Boolean matrix multiplication algorithm

user4452139 picture user4452139 · Apr 12, 2015 · Viewed 8k times · Source

This is my first question on stackoverflow. I've been solving some exercises from "Algorithm design" by Goodrich, Tamassia. However, I'm quite clueless about this problem. Unusre where to start from and how to proceed. Any advice would be great. Here's the problem:

Boolean matrices are matrices such that each entry is 0 or 1, and matrix multiplication is performed by using AND for * and OR for +. Suppose we are given two NxN random Boolean matrices A and B, so that the probability that any entry in either is 1, is 1/k. Show that if k is a constant, then there is an algorithm for multiplying A and B whose expected running time is O(n^2). What if k is n?

Answer

samgak picture samgak · Apr 13, 2015

Matrix multiplication using the standard iterative approach is O(n3), because you have to iterate over n rows and n columns, and for each element do a vector multiply of one of the rows and one of the columns, which takes n multiplies and n-1 additions.

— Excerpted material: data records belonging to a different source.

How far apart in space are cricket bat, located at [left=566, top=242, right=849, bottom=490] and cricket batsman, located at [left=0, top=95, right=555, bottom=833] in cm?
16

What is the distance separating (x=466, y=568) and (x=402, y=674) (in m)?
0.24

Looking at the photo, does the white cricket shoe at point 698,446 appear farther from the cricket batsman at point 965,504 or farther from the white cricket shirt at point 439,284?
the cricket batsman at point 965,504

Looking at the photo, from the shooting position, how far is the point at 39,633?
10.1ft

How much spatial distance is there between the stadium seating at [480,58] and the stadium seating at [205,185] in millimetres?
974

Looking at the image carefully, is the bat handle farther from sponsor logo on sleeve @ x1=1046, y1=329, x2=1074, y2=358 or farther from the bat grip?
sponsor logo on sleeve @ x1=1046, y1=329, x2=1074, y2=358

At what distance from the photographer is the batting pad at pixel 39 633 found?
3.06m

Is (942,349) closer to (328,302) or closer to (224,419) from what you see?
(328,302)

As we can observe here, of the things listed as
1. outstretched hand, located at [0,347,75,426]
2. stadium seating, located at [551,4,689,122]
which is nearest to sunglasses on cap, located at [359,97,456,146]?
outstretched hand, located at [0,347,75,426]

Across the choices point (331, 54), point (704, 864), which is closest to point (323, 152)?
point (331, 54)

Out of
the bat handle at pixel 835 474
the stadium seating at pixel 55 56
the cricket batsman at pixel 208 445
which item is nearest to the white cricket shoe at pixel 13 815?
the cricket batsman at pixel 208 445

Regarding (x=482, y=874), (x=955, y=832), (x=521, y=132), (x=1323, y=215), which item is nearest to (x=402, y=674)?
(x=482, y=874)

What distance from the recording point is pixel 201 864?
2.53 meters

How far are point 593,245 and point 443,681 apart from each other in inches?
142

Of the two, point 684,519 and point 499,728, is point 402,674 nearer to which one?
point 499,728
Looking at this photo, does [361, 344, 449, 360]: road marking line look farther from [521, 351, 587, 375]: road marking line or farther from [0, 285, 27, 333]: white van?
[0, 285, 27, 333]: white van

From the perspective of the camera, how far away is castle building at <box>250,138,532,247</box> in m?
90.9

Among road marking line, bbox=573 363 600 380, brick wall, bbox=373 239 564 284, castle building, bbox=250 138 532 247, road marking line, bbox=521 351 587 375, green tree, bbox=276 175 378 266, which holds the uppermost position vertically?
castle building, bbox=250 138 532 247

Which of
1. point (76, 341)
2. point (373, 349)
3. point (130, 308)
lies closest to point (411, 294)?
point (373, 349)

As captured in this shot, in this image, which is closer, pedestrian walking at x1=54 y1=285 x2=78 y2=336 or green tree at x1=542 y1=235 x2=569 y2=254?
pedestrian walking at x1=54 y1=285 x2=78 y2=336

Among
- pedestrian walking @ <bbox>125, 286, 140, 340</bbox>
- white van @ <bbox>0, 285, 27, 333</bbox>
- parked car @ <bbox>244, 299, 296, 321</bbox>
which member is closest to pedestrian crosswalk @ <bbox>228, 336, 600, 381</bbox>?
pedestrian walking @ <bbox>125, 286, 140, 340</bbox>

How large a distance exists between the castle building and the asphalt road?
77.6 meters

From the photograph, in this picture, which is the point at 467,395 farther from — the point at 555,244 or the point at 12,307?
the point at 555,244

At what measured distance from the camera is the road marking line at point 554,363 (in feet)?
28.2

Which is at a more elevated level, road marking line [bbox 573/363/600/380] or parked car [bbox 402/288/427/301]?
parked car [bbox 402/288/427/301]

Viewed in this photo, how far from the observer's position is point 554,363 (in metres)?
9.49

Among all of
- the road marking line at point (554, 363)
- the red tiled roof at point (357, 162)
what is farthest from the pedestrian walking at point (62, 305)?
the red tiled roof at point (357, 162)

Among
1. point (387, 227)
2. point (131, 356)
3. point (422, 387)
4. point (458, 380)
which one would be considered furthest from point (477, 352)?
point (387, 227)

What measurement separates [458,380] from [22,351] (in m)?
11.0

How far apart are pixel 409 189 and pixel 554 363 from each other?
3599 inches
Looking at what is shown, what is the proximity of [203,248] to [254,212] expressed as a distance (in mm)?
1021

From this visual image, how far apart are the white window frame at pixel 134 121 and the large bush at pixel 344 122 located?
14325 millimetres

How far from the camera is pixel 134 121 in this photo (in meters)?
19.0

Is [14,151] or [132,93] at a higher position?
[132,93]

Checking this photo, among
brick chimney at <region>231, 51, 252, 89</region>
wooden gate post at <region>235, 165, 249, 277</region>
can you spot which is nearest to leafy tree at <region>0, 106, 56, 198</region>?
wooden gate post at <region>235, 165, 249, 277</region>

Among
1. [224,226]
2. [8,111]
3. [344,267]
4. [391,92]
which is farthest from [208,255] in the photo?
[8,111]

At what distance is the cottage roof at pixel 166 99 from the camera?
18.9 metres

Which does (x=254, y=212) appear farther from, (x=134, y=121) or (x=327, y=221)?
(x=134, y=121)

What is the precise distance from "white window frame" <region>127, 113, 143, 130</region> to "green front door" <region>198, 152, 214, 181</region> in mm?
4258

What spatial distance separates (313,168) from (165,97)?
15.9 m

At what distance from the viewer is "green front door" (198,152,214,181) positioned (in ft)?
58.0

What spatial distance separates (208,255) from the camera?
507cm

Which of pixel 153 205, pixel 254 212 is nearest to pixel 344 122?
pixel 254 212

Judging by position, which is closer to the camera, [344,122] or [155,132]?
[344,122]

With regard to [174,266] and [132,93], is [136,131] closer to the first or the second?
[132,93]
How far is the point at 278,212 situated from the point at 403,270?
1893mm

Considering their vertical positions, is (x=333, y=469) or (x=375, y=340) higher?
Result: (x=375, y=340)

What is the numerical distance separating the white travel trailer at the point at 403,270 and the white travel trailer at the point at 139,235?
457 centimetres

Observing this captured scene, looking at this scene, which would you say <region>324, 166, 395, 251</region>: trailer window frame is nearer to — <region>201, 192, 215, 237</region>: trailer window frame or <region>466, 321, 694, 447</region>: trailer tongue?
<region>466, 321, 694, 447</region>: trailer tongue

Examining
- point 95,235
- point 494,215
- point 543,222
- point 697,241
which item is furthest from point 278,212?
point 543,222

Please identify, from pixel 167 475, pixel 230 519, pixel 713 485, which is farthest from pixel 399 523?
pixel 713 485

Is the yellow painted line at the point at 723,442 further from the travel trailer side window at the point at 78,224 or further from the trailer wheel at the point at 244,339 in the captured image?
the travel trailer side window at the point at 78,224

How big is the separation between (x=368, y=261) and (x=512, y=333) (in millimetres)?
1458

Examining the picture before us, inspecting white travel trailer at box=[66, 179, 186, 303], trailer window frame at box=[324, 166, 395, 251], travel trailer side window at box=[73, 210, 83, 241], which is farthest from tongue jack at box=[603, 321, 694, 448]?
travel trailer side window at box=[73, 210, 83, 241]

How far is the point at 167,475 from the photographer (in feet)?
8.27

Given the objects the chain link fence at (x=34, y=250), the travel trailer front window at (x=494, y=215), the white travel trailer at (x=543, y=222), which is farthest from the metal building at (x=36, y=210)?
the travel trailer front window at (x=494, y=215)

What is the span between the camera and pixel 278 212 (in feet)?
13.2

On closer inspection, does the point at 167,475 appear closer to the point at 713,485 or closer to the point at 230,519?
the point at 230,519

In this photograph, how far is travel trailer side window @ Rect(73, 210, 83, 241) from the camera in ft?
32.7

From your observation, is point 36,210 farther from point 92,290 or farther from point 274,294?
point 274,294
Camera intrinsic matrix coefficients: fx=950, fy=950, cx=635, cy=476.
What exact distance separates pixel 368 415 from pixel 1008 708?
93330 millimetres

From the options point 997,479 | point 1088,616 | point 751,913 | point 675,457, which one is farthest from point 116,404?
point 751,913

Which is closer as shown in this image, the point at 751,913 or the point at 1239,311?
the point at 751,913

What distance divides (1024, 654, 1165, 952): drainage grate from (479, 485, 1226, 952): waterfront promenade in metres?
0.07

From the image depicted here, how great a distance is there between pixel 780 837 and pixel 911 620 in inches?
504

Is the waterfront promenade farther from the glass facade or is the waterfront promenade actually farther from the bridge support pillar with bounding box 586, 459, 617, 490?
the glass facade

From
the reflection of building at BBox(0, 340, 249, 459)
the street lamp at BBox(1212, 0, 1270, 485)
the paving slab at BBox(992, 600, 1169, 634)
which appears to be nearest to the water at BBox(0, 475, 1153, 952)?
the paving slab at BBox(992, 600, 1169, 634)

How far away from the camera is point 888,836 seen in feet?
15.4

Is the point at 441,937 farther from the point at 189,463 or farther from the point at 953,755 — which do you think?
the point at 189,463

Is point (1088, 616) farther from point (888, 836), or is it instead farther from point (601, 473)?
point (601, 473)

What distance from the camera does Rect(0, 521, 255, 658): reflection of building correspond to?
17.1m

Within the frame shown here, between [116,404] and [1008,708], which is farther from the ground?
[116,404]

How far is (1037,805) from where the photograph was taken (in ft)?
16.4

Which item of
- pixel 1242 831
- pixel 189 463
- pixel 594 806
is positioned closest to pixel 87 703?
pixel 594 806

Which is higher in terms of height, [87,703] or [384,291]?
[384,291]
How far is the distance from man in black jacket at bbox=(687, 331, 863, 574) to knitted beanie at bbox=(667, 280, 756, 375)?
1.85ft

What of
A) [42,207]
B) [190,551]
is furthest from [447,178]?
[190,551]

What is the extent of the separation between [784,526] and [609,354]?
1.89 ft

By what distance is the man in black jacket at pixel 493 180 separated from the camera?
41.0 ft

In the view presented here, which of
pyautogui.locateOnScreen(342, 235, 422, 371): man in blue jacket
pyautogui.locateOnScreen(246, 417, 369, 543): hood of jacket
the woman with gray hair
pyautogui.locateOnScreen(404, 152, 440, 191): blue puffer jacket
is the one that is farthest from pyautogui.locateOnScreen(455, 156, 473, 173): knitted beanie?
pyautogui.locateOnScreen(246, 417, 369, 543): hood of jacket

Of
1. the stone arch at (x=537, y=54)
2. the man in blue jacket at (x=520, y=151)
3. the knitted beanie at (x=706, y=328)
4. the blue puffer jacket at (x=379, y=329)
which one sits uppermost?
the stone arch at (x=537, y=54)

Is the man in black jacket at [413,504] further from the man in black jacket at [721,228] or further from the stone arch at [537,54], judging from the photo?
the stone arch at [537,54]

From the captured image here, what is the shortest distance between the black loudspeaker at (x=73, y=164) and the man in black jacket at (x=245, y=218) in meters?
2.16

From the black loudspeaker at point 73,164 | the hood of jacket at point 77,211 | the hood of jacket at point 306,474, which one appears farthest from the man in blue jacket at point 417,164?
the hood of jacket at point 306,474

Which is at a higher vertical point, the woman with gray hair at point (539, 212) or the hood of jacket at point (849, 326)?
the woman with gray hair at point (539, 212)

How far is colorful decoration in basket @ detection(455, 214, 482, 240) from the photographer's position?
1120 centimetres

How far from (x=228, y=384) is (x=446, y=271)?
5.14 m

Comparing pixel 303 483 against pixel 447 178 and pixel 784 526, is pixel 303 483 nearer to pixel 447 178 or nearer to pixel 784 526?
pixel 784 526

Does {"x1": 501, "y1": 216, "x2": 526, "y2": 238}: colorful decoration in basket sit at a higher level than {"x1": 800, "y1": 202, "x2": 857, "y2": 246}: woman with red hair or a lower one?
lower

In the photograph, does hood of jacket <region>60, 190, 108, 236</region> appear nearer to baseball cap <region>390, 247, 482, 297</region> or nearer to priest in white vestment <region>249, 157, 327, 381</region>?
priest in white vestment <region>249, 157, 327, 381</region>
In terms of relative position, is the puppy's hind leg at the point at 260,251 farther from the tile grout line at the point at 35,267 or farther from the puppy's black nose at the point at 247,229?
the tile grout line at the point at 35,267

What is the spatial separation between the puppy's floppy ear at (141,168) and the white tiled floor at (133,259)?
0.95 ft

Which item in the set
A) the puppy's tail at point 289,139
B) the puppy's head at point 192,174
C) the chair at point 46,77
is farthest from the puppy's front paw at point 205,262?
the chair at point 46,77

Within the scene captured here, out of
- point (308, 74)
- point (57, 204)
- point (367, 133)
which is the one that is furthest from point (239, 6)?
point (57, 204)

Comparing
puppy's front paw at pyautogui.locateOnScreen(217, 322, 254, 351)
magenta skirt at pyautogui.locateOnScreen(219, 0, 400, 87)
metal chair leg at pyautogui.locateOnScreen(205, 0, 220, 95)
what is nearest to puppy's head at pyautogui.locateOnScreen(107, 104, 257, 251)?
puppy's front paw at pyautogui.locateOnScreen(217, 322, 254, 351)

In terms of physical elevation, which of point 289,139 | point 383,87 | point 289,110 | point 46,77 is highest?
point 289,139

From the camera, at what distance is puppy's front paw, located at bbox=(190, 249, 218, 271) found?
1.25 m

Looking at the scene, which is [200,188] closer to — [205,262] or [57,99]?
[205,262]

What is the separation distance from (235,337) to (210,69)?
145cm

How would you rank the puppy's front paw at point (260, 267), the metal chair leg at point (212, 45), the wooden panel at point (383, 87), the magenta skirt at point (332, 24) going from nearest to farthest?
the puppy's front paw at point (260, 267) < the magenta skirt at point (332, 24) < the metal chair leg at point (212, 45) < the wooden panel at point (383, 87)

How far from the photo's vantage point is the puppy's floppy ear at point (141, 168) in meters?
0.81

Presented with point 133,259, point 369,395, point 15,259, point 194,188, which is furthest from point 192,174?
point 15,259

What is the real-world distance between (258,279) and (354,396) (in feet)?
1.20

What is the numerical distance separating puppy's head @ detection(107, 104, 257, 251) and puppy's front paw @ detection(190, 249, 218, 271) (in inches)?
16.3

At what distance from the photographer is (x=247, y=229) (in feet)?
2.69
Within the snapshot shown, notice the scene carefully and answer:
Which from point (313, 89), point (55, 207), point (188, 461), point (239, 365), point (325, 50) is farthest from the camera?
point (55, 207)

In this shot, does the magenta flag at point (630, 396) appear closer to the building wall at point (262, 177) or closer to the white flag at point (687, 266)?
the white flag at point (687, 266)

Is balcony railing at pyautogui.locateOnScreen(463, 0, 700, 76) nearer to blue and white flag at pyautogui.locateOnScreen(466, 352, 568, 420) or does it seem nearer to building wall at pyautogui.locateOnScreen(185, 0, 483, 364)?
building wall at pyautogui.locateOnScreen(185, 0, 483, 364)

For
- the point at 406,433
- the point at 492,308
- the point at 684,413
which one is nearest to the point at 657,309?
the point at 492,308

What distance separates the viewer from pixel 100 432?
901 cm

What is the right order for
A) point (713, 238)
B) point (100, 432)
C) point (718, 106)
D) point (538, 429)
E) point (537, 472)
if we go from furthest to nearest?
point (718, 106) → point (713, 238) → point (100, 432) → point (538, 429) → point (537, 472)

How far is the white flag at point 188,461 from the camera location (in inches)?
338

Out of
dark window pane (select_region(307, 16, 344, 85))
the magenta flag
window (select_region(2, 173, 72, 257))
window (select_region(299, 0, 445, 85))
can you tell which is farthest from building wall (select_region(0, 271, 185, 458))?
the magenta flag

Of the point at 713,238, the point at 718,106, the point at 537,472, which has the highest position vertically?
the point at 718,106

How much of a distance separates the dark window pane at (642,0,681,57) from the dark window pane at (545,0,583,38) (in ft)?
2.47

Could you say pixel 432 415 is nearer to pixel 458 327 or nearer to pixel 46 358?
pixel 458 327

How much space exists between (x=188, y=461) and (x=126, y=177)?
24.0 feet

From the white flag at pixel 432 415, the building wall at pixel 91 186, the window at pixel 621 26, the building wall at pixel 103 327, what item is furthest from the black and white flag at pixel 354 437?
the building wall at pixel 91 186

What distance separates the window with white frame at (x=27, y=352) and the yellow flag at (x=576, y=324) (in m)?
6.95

Psuedo code to multiply matrix a by matrix b and store in matrix c:

for(i = 0; i < n; i++)
{
    for(j = 0; j < n; j++)
    {
        int sum = 0;
        for(m = 0; m < n; m++)
        {
            sum += a[i][m] * b[m][j];
        }
        c[i][j] = sum;
    }
}

For a boolean matrix, as specified in the problem, AND is used in place of multiplication and OR in place of addition, so it becomes this:

for(i = 0; i < n; i++)
{
    for(j = 0; j < n; j++)
    {
        boolean value = false;
        for(m = 0; m < n; m++)
        {
            value ||= a[i][m] && b[m][j];
            if(value)
                break; // early out
        }
        c[i][j] = value;
    }
}

The thing to notice here is that once our boolean "sum" is true, we can stop calculating and early out of the innermost loop, because ORing any subsequent values with true is going to produce true, so we can immediately know that the final result will be true.

For any constant k, the number of operations before we can do this early out (assuming the values are random) is going to depend on k and will not increase with n. At each iteration there will be a (1/k)2 chance that the loop will terminate, because we need two 1s for that to happen and the chance of each entry being a 1 is 1/k. The number of iterations before terminating will follow a Geometric distribution where p is (1/k)2, and the expected number of "trials" (iterations) before "success" (breaking out of the loop) doesn't depend on n (except as an upper bound for the number of trials) so the innermost loop runs in constant time (on average) for a given k, making the overall algorithm O(n2). The Geometric distribution formula should give you some insight about what happens if k = n. Note that in the formula given on Wikipedia k is the number of trials.